_出題_:
1. バックシールド溶接工法の説明によると、遮蔽材は何をどのような形に成形加工したものか。
2. バックシールド溶接工法の説明に基づき、遮蔽材を管材の内部に挿入する目的を1〜3文で説明せよ。

_提示テキスト_:
⟨
説明

バックシールド溶接工法の遮蔽材及びバックシールド溶接工法

【課題】配管溶接の際に簡単な作業で管内部の溶接部の周囲を外気から確実に遮断し不活性ガス雰囲気を形成できるとともに、溶接後には短時間の水洗浄で容易に除去できるバックシールド溶接工法の遮蔽材を提供すること。
【解決手段】不活性ガス雰囲気にて溶接される管材1の内部に挿入され、管材内部の溶接部2の周囲に不活性ガス充填空間を形成するバックシールド溶接工法の遮蔽材10が、紙材を成形加工した円盤状とされる。

【発明の詳細な説明】
【技術分野】
【0001】
本発明は、たとえばステンレス鋼やクロム鋼等のように、不活性ガス(シールドガス)雰囲気下で溶接することが必要とされる金属を素材とする管類の溶接において、管内部の溶接部の周囲を外気から確実に遮断し不活性ガス雰囲気を形成するバックシールド溶接工法の遮蔽材及びバックシールド溶接方法に関する。
⟩
(画像に基づく空間に関する質問)
⟨
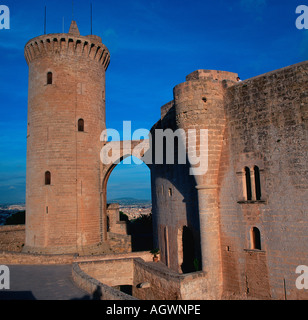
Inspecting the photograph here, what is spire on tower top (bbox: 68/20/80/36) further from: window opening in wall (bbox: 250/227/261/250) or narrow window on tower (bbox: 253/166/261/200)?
window opening in wall (bbox: 250/227/261/250)

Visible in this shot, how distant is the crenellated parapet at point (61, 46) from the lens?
18545 mm

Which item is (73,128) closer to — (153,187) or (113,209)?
(153,187)

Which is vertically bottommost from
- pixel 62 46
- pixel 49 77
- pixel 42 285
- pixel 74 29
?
pixel 42 285

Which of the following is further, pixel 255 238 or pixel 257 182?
pixel 257 182

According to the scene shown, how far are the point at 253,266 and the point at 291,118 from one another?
500cm

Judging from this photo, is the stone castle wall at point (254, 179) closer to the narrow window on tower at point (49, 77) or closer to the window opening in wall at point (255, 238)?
the window opening in wall at point (255, 238)

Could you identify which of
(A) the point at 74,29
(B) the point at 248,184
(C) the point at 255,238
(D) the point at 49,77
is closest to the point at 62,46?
(D) the point at 49,77

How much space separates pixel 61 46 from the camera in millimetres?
18625

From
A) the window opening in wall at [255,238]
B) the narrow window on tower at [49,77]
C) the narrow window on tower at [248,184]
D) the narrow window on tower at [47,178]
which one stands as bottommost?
the window opening in wall at [255,238]

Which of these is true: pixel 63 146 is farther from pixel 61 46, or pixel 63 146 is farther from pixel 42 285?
pixel 42 285

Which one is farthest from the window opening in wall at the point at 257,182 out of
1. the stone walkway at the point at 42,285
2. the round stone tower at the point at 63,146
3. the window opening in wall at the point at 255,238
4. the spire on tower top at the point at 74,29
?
the spire on tower top at the point at 74,29

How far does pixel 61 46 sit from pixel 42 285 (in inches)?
565

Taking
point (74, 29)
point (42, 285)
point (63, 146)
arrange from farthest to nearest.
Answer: point (74, 29) < point (63, 146) < point (42, 285)
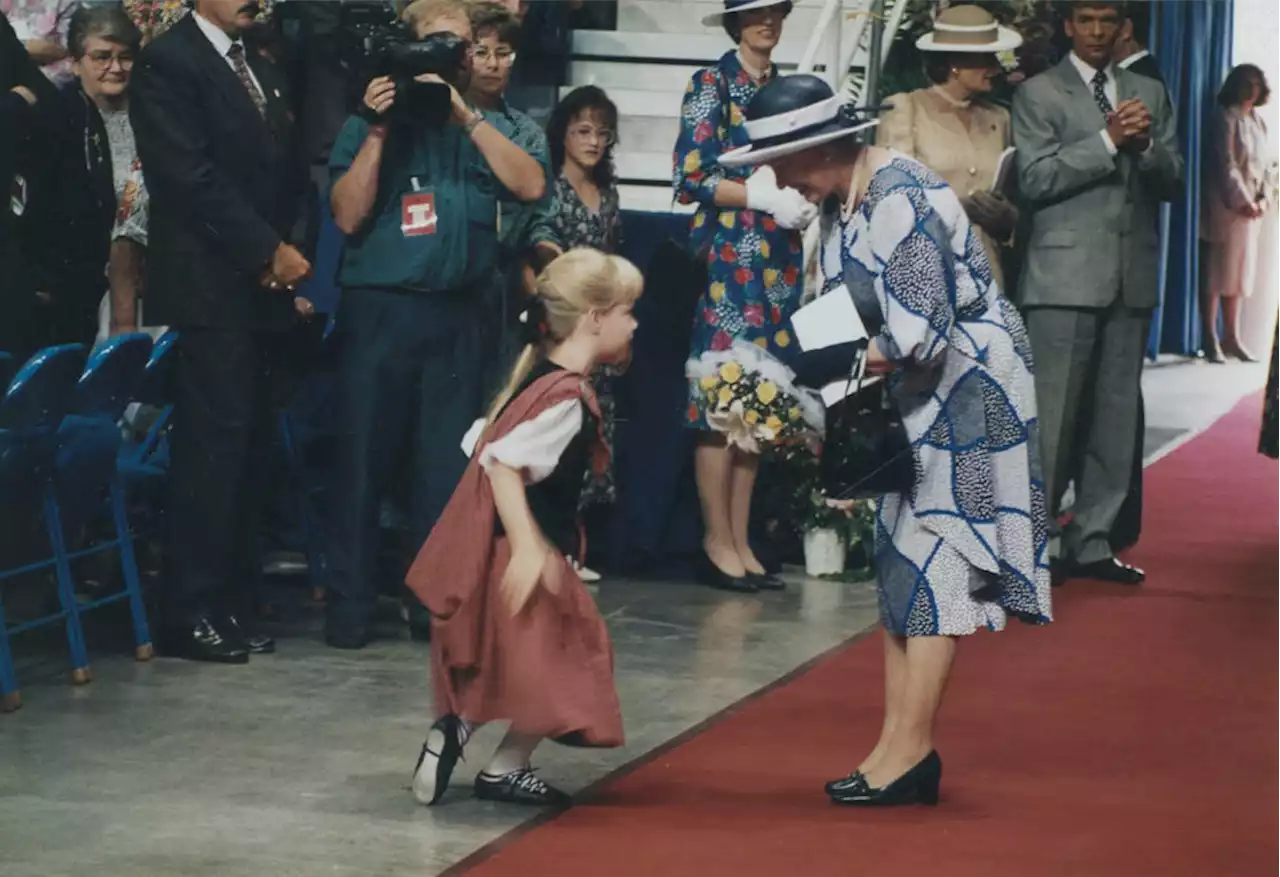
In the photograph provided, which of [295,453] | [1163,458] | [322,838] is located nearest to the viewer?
[322,838]

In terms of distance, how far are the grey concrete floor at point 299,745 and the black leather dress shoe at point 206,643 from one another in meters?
0.07

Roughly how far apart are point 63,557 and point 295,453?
50.0 inches

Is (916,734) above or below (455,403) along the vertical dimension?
below

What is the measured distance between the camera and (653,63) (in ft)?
33.0

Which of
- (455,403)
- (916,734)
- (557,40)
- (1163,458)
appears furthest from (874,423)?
(1163,458)

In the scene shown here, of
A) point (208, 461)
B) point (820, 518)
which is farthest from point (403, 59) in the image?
point (820, 518)

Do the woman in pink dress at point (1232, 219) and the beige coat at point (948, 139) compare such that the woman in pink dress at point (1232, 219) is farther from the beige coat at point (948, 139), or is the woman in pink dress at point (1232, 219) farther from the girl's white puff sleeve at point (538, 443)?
the girl's white puff sleeve at point (538, 443)

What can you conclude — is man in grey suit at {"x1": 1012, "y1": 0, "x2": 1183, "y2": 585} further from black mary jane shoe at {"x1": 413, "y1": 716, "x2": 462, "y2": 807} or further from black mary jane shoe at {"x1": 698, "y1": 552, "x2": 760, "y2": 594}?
black mary jane shoe at {"x1": 413, "y1": 716, "x2": 462, "y2": 807}

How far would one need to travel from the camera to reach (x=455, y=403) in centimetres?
656

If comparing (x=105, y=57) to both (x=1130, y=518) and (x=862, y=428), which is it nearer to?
(x=862, y=428)

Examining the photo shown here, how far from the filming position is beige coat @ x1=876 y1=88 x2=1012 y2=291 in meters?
7.50

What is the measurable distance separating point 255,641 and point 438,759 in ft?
5.86

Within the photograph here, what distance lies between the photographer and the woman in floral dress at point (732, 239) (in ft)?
24.2

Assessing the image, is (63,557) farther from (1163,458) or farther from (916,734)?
⟩
_解答一覧_:
1. 紙材を円盤状に成形加工したものである。

2. 遮蔽材は、不活性ガス雰囲気で溶接される管材の内部に挿入され、管内部の溶接部の周囲を外気から遮断する。それによって溶接部の周囲に不活性ガス充填空間、つまり不活性ガス雰囲気を形成するためである。